== Texto proporcionado ==

Y es mi gloria mi bravura
y la noche mi elemento, 35
la venganza mi contento
y el botín mi religión.
CORO
      Pasajero, etc.


En otro fragmento se advierte el acusado sentimiento del paisaje, tan propio del momento histórico romántico, puesto que la naturaleza puede considerarse una especie de prolongación de los estados de ánimo del personaje, y en último término del autor. En esta escena, Jaime aparece hondamente preocupado y recorriendo el paisaje, mientras monologa:

JAIME
Noche plácida y bella,
amiga fiel del alma dolorida; 225
¡cuánto presta consuelo
tu regalada calma deleitosa...!
Y vosotros ¡oh célebres lugares,
teatro de vandálicas hazañas;
palmeras del Oriente, 230
las de talle gentil y dulces pomas;
valles frondosos, húmedas cavernas
que servís de refugio al bandolero
errante y peregrino;
tuertas gargantas, empinadas cumbres 235
de Crevillente, sin igual fragosas;
¡oh! ¡cuántas veces resonar oísteis
en el silencio de la noche muda
mis ayes lastimeros!
¡Cuántas otras también, rey de la selva 240
venir solía triste y solitario
a derramar bajo peñasco duro
o en el fondo a esconder de las trenzadas,
limpias corrientes de plañir sonoro,
las lágrimas del padre, 245
del triste padre que ignoraba ¡oh cielo!
del fruto de su amor. ¡Hijo adorado...!

===

[Tareas escritas]
**A)** Cita tal cual del listado las líneas que van desde la que contiene "Which of the point" hasta el final del listado, ambas incluidas.
**B)** Prolonga el monólogo nocturno de Jaime a partir del punto en que termina el fragmento.

== Datos de entrada ==

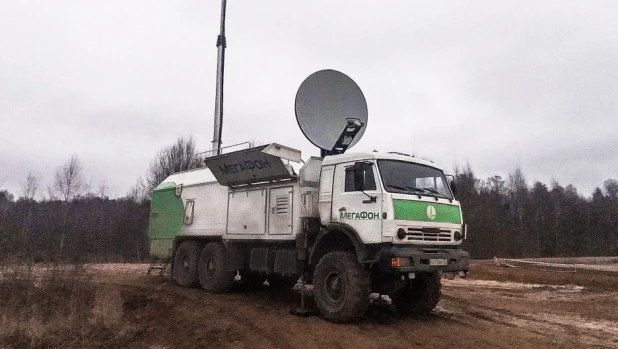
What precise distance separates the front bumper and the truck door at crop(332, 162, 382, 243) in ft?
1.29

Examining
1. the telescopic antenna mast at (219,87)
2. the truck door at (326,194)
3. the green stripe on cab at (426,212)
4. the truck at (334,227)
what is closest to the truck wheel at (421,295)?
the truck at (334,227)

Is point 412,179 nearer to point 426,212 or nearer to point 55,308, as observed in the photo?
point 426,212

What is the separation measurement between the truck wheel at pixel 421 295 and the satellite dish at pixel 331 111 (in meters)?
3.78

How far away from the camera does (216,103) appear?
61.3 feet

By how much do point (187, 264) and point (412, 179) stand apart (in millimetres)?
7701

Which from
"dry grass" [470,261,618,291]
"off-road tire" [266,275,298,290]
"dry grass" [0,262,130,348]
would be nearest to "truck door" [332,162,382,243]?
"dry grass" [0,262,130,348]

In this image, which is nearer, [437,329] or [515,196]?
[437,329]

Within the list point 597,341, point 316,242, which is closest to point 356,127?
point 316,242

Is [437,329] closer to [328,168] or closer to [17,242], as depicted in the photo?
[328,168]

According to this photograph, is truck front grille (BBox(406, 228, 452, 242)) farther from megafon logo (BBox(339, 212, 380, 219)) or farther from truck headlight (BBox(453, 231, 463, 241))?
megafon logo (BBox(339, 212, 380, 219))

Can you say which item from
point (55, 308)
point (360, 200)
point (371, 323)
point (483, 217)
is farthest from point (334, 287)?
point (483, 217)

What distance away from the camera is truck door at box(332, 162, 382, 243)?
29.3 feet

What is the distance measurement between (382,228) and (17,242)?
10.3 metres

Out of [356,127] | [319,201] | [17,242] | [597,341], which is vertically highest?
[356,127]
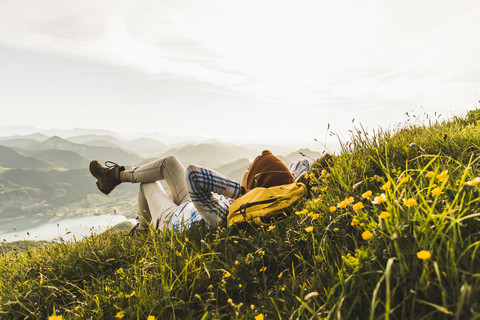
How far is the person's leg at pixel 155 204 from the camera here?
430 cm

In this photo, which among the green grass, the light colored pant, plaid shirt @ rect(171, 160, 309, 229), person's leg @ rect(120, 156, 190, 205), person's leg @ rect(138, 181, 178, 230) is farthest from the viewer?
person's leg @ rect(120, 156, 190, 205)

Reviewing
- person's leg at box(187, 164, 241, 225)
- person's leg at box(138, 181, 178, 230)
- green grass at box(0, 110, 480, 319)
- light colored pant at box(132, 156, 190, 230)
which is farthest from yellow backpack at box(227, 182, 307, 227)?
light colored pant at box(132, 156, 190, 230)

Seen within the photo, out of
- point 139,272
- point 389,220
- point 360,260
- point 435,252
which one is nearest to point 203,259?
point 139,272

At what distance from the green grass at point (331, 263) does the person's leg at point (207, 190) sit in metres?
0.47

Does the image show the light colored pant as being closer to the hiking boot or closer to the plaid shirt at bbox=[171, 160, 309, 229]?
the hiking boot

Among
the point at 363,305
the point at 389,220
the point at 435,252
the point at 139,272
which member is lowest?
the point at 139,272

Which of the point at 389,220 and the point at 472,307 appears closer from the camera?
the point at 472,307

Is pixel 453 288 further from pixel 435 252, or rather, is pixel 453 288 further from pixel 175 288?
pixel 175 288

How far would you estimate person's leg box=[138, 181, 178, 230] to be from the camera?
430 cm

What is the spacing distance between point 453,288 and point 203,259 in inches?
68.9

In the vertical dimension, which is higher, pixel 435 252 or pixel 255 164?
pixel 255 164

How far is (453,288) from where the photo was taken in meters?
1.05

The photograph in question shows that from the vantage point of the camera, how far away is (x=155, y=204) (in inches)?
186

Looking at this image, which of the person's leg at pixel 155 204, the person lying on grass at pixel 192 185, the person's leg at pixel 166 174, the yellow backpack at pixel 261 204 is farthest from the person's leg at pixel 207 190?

===

[Respuestas escritas]
**A)**
Which of the point at 389,220 and the point at 472,307 appears closer from the camera?
the point at 472,307

Is pixel 453 288 further from pixel 435 252, or rather, is pixel 453 288 further from pixel 175 288?
pixel 175 288

How far would you estimate person's leg box=[138, 181, 178, 230] to be from the camera?
430 cm

What is the spacing distance between point 453,288 and point 203,259 in inches?
68.9

In the vertical dimension, which is higher, pixel 435 252 or pixel 255 164?
pixel 255 164

How far is (453,288) from where the photo was taken in meters?
1.05

The photograph in question shows that from the vantage point of the camera, how far away is (x=155, y=204) (in inches)?
186

Looking at this image, which of the person's leg at pixel 155 204, the person lying on grass at pixel 192 185, the person's leg at pixel 166 174, the yellow backpack at pixel 261 204 is farthest from the person's leg at pixel 207 190?

**B)**
¡La esperanza de hallarlo sonreía
otra vez a mi afán, encantadora;
y el alma entonces, delirando bienes, 250
reverberaba en su cristal sombrío
los mágicos colores
de una estrella feliz, pronto apagada!

  (Reflexivo) 

Pronto apagada, sí; brilló un instante
para hacerme gustar el néctar grato 255
del bien; mas, ¡ay! cuando la dulce copa
a mis ardientes labios aplicaba,
¡la estrella entonces apagó su fuego!
¡la copa entonces se quebró en mis manos!
¡Cuán desgraciado soy...! Soñaba un día 260
poder reconciliarme con el mundo,
obtener su perdón... ¡y me lo niega...!
¡Inhumano...!

 (Cambio de tono) 

Es verdad que el de los míos
logré alcanzar, al fin; mas ni me atrevo 265
a decírselo, ¡ay Dios! Juraron todos
no transigir con su enemigo el mundo
y vengar en el crimen sus agravios.

 (Dudando.) 

Además que sin mí... ¡Oh! ¡Si pudiera
hacerles ver su error...! Si me prestasen 270
ora el Genio del Bien su dulce acento,
ora Eterna Verdad su lengua sabia...
¿Quién sabe...?, acaso... Y yo podría entonces...
¡Oh! Sí, sí; debo sin tardar probarlo,
que si el labio, elocuente, 275
a la virtud los torna,
podré decir al menos con orgullo:
«Si te di un criminal, en buena cuenta
también te quito, sociedad, setenta.»
Descargo me será; de todos modos 280
es fuerza abandonar estos lugares
donde del crimen el pendón tremola;
no quiero veros ya, montes amigos,
que hoy oprimís con vuestra masa enorme
mi pecho, fatigosos; 285

  (Con exaltación febril.)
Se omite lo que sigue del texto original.